Niye manşetlerde bu haberleri görüp duruyoruz biliyor musunuz? Gazeteciliğin altın kuralıdır, en çok satan haberler ölüm ve seks’e ilişkindir. Bu olayda ikisi de var. Manşete “çocuklarınızı intihardan korumanın yolları” yazarak velilerin, alt tarafa da “bakire kızlarla seks partisi yapan satanistler” yazarak abazanların ilgisi çekiliyor. Yani haber satıyor. Yoksa intihar olayları kimsenin umrunda değil.. İlgiyi canlı tutmak için de, velilere hedef göstermek gerekiyor. “Sorumlu en başta sizsiniz!” denemeyeceği için de, bir takım “listelere” başvurulup, suçlu aranıyor. Liste mi? İstemediğiniz kadar var.. Ruh hastası mı arıyorsunuz? Bunlar onlardır işte. Sorumluluğu üstlenemeyecek kadar korkak olan, bu yüzden suçlu arama telaşına düşüp abuk sabuk listeler hazırlayan insanlardır esas ruh hastaları. FRP yüzünden intihar edenler, Mozart dinlerken kendini asanlar, heladayken kalp krizi geçirenler.. Bunların en sevdiği şey zaten liste hazırlamaktır. Suçluyu aramakla o kadar meşguldürler ki, nedenlerle hiç ilgilenmezler.. Listeleri hiçbir işe yaramadığı için, her intiharda yenisini yazarlar.


Suçluyu bulan cici medya, çözümü de getirmez mi? Getirir elbet, buyrun size üç seans psikiyatrist yazıyorum, saati elli milyon. Psikiyatristleri büyücü sanma, bizim ve bizden bir önceki kuşağın hastalığıdır. Genelde çocukluğu maddi açıdan zor geçmiş, büyüyünce voliyi vurmuş ve bir iki de kitap okuyunca kendini aydın sanmaya başlamış ailelerde görülür. Kendileri çocukken böyle birşey yaşamadıkları için, bu “hizmetten” çocuklarını mahrum bırakmak istemezler.
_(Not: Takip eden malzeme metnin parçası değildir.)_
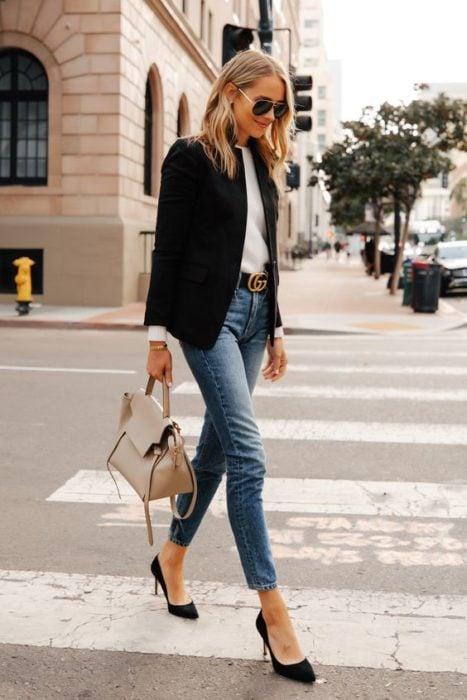 Chica rubia con jens, blusa blanca, tacones negros y saco negro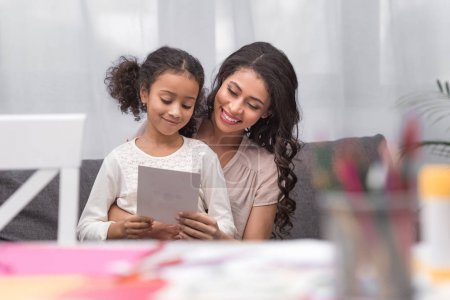 african american mother and daughter looking at greeting card on mothers day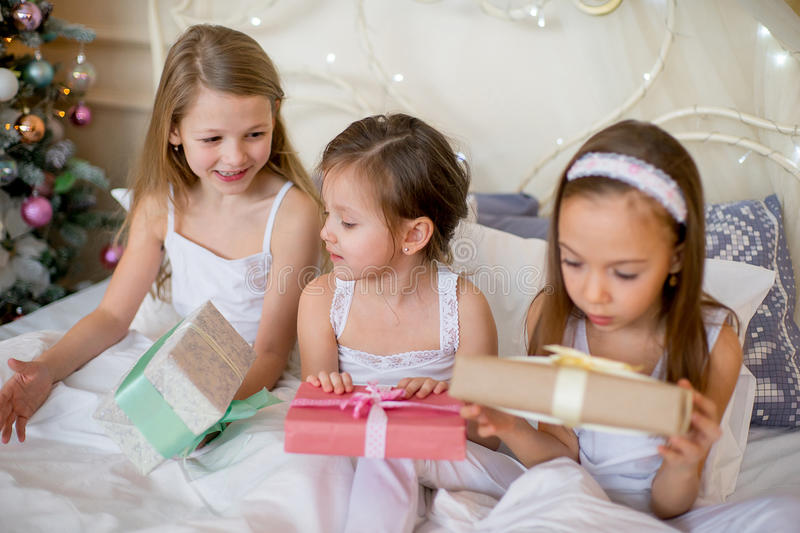 Child girls wake up in their bed in Christmas morning. Child girls wake up in their bed near decorated Christmas tree in beautiful room in the holiday morning royalty free stock photo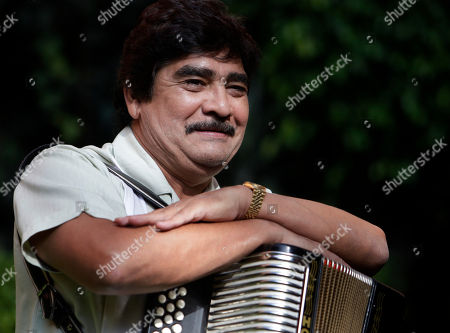 """Celso Pina Mexican accordionist Celso Pina poses for photographers during a news conference in Mexico City. Pina, who is known as the """"Rebelde del acordeón,"""" or rebel of the accordion, will return from a two year absence to his hometown of Monterrey on June 9 to present his album """"Zona Preferente - En Vivo desde el Auditorio Nacional,"""" or Preferred Zone; Live from the National Auditorium, spanning three decades of his music career"""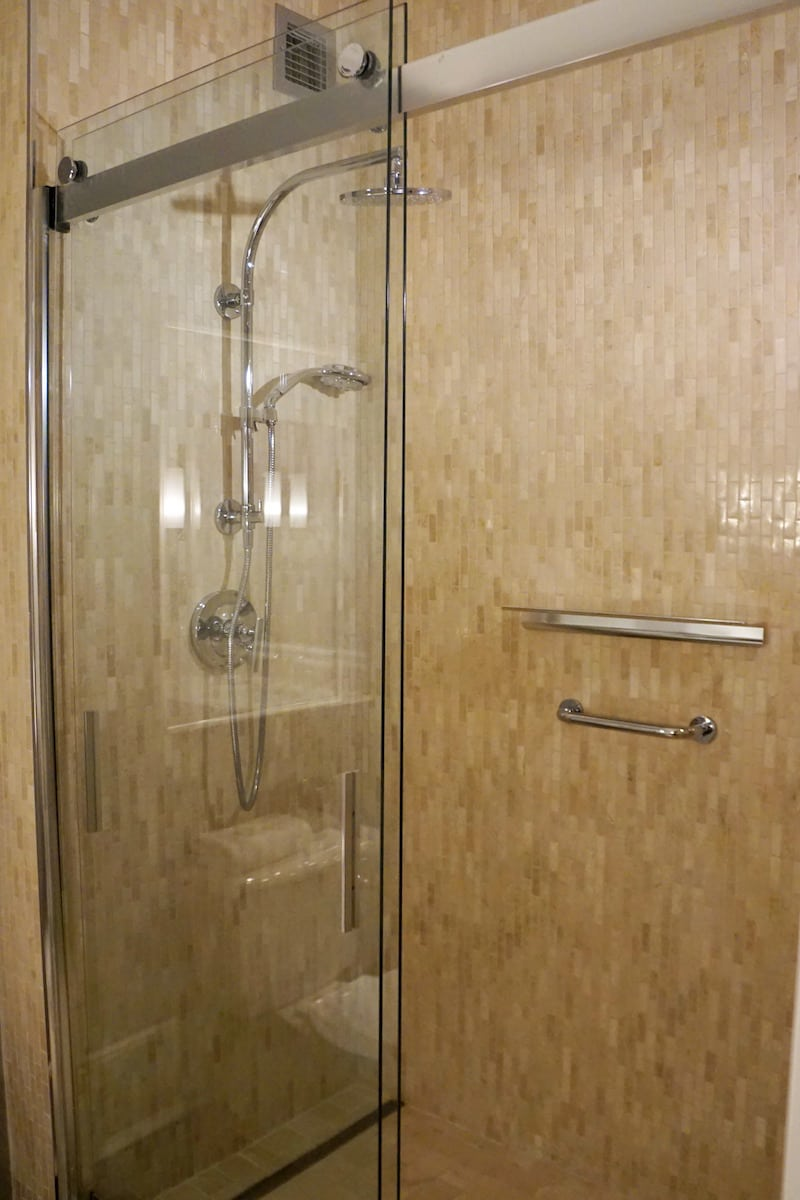 Large walk-in showers include a fixed shower head and an adjustable hand-held shower head. Water temperature and pressure were perfect. | Fairmont Washington DC | Fairmont Gold | luxury hotel | where to stay in Washington DC | TravelingWellForLess.com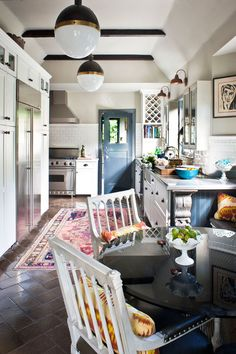 kitchen with dark floors, light walls, colorful rug, black, white, brass lighting, dark beams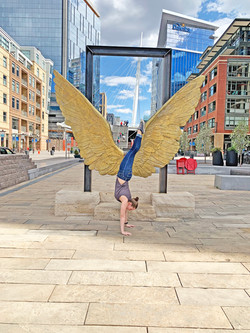 Staff member doing a hand stand in front of the Luz De Denver wings in Riverfront Park Lodo Denver C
Çocuğunun tırnağında siyah ojeyi gördükleri an psikiyatriste koşturur ve onu “her türlü kötülüğü çözecek kabile büyücüsü” olarak görürler. Psikiyatrinin her derde deva olmadığının, dahası psikiyatristin de sihirbaz olmadığının farkında değildirler ya da anlamak istemezler. Onlar görevlerini yapmış, psikiyatriste saat ücretini yatırmışlardır ya, huzura ererler.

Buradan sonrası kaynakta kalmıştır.